I was wearing a gray tweed sport jacket, a starched white dress shirt and one of my father’s Haband neckties; Bob was dressed similarly, except that he favored a maroon corduroy jacket. Bruno, whose coal black hair was always beautifully cut, wore tailored Italian suits that we would die to have owned, while Laszlo, though he obeyed the dress code of jacket, tie and slacks for boys, wore his hair longer than most of the boys, even those who slicked theirs back into DAs.

The question up for debate was whether McCarthy’s tactics were acceptable and whether or not they served the purpose of exposing those who were thought to be a menace to American democracy. Bob and I argued in favor, while Bruno and Laszlo argued against us. They were far better prepared than we were, and they argued more soundly. As the debate progressed, I knew that Bob and I had lost because we really didn’t put forth cogent arguments based on carefully articulated critical distinctions. Instead, we relied on exactly the kinds of pat slogans, clichés and emotional outbursts that the McCarthyites employed—“Well, how do we defend ourselves against those for whom everything is a means to an end?” “Would you like to wake up one morning and find the country taken over by communists?”

In contrast, Bruno and Laszlo quoted from magazine and newspaper articles and editorials, and from the testimony of those who had suffered under McCarthy. They recounted the story of Owen Lattimore, a leading American scholar of Asia, who had been slandered as a “top Russian spy” by McCarthy; and they described Richard Nixon’s attack on congresswoman Helen Gahagan Douglas, against whom Nixon ran for the senate in California, calling her “The Pink Lady” for her supposed communist friends and supporters. They spoke eloquently about First Amendment Rights, about free speech and freedom of association. They particularly stressed that, as of the moment of our debate, not a single one of McCarthy’s allegations had been found to have substance.

But when it came time for the club members to vote on which side had prevailed, the students overwhelmingly chose Bob and me. Once the debate was over, I knew I’d been mistaken in taking McCarthy’s side. My position in the debate and the club’s vote against Laszlo and Bruno created a chill in our friendships. Miss Hammond said nothing; but when I later studied American history with her, I could tell from her teaching and the texts she selected for us to read that she was no right-winger.

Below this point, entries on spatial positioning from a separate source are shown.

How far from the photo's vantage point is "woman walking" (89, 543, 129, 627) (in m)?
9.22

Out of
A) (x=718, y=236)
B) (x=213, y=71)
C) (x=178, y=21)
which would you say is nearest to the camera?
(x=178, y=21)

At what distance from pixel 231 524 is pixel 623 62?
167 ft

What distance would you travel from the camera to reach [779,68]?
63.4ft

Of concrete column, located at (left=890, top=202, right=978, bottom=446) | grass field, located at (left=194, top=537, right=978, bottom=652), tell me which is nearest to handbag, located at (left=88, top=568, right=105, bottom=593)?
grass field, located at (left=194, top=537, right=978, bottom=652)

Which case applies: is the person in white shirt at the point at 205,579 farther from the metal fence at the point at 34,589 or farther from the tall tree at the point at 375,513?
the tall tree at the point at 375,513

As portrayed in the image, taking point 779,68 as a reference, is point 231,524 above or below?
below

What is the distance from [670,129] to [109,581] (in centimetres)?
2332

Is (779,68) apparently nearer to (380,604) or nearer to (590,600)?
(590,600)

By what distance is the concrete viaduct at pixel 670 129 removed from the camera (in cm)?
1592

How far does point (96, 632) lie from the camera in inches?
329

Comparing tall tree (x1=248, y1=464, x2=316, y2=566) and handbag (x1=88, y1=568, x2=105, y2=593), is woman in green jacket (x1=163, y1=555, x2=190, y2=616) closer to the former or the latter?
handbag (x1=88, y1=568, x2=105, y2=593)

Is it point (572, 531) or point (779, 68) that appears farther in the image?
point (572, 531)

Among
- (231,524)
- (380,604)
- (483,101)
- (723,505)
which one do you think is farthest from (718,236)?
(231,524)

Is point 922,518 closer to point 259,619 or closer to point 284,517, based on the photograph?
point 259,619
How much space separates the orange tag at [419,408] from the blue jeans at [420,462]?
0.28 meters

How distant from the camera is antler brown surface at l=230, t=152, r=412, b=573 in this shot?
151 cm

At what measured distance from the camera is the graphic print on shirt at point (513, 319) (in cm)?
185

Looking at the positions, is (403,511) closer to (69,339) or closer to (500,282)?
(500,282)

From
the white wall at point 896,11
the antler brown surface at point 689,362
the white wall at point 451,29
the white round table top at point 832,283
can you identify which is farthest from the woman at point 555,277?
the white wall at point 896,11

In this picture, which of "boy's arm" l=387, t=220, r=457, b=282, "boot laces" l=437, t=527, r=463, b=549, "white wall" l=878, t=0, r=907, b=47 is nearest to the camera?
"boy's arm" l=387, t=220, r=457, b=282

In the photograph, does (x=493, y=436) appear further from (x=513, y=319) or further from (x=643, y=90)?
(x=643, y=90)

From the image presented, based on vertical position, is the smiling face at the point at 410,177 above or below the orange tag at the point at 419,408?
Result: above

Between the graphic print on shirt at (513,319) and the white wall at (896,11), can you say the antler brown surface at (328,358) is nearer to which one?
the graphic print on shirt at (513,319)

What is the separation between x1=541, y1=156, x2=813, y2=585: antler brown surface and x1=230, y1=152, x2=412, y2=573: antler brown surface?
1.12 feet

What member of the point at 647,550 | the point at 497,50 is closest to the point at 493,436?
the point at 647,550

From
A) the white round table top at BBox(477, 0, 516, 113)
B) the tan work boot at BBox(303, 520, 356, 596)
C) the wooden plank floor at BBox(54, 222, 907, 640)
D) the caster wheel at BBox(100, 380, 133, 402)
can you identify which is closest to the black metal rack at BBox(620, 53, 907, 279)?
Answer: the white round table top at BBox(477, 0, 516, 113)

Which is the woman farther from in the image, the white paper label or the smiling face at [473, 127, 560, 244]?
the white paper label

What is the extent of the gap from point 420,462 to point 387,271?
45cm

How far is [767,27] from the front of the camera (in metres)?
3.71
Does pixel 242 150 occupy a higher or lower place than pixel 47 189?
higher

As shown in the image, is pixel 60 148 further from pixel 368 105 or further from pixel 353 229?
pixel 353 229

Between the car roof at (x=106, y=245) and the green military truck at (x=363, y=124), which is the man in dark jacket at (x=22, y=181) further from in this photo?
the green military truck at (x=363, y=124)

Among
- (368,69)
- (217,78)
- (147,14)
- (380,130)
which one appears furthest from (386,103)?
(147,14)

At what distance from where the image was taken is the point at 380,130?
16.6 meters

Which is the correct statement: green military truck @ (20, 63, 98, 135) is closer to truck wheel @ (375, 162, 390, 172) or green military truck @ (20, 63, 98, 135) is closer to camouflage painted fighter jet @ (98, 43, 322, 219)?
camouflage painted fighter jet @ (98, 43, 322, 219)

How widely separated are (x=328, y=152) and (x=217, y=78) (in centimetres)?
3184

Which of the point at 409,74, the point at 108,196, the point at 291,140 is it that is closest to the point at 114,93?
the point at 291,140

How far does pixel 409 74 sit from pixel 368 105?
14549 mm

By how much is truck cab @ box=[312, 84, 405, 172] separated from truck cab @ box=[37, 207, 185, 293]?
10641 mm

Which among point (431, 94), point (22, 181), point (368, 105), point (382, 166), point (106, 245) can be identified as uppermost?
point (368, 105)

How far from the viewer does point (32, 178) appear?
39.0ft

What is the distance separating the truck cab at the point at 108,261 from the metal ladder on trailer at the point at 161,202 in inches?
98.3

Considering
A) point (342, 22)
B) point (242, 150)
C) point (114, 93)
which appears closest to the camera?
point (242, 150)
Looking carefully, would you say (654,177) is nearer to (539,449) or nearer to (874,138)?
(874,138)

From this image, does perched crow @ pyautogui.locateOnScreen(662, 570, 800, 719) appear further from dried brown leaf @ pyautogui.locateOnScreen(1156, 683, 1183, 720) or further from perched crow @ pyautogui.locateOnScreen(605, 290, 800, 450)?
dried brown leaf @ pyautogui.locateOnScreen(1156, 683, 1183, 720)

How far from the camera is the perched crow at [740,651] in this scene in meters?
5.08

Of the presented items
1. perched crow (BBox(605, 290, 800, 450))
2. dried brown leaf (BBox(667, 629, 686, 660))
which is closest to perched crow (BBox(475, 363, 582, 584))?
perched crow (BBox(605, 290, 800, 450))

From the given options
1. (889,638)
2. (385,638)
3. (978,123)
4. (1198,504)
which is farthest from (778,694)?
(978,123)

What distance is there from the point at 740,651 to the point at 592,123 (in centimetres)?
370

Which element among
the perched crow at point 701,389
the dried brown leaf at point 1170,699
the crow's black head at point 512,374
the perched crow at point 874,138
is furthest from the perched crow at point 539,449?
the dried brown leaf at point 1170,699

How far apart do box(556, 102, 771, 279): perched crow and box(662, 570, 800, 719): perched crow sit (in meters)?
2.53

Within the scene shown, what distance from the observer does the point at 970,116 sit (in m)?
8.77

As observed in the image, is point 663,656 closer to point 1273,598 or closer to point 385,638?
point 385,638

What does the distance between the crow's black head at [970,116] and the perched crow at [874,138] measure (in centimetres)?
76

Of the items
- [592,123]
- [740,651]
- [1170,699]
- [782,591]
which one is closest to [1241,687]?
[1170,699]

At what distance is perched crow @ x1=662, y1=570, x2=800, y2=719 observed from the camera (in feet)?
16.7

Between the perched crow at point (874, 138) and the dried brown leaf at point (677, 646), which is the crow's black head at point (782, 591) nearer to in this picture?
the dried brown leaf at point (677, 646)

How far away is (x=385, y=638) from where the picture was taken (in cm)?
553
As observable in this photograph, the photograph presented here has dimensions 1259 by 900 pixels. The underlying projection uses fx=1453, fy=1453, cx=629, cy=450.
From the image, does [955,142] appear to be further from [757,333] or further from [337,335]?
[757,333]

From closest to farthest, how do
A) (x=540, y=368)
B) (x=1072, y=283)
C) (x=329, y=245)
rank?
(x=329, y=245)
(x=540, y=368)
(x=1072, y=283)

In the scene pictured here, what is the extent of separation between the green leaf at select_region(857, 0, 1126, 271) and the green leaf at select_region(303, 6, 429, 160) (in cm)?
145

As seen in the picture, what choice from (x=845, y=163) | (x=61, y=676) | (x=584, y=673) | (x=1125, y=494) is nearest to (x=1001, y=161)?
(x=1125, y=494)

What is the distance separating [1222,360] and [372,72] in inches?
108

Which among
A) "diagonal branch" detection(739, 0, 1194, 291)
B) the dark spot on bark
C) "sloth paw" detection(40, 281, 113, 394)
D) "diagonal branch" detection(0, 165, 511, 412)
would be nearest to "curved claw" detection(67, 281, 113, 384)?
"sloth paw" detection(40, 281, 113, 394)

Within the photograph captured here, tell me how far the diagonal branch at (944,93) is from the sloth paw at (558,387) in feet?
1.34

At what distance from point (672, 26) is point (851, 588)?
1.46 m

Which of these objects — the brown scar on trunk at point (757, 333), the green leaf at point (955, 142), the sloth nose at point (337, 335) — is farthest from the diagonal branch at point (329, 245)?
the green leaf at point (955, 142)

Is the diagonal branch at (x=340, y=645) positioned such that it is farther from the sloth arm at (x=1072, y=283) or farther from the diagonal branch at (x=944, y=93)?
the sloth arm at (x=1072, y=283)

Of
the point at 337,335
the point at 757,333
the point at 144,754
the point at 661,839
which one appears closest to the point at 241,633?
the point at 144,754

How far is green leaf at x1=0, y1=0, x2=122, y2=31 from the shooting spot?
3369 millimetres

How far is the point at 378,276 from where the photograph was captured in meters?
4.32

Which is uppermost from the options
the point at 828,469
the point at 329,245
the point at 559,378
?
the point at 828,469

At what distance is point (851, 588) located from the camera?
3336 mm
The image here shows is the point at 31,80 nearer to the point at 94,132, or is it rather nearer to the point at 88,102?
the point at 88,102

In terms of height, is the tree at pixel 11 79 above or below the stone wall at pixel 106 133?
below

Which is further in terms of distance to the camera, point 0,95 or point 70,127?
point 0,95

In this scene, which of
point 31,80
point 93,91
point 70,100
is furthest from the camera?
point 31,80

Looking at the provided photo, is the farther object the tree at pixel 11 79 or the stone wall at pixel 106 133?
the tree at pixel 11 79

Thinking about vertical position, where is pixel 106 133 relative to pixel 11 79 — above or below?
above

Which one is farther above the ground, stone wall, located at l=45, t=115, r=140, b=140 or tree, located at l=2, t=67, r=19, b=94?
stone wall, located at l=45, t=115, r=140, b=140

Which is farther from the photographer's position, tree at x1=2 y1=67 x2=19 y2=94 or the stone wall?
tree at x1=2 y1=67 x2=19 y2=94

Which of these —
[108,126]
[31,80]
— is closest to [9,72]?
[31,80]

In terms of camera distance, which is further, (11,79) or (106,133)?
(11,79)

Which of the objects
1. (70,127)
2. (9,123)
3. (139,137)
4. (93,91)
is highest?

Graduating from high school, Bob studied art in Boston before initiating a career in military intelligence that took him over most of the world. He mastered several languages, including German and Arabic, returning to Gloucester after his retirement to resume work as an artist in a Zen-like studio just off Main Street, overlooking the harbor.  His magic-realist paintings of the city and the waterfront seemed to incorporate the imagery of the cultures he’d come to know intimately.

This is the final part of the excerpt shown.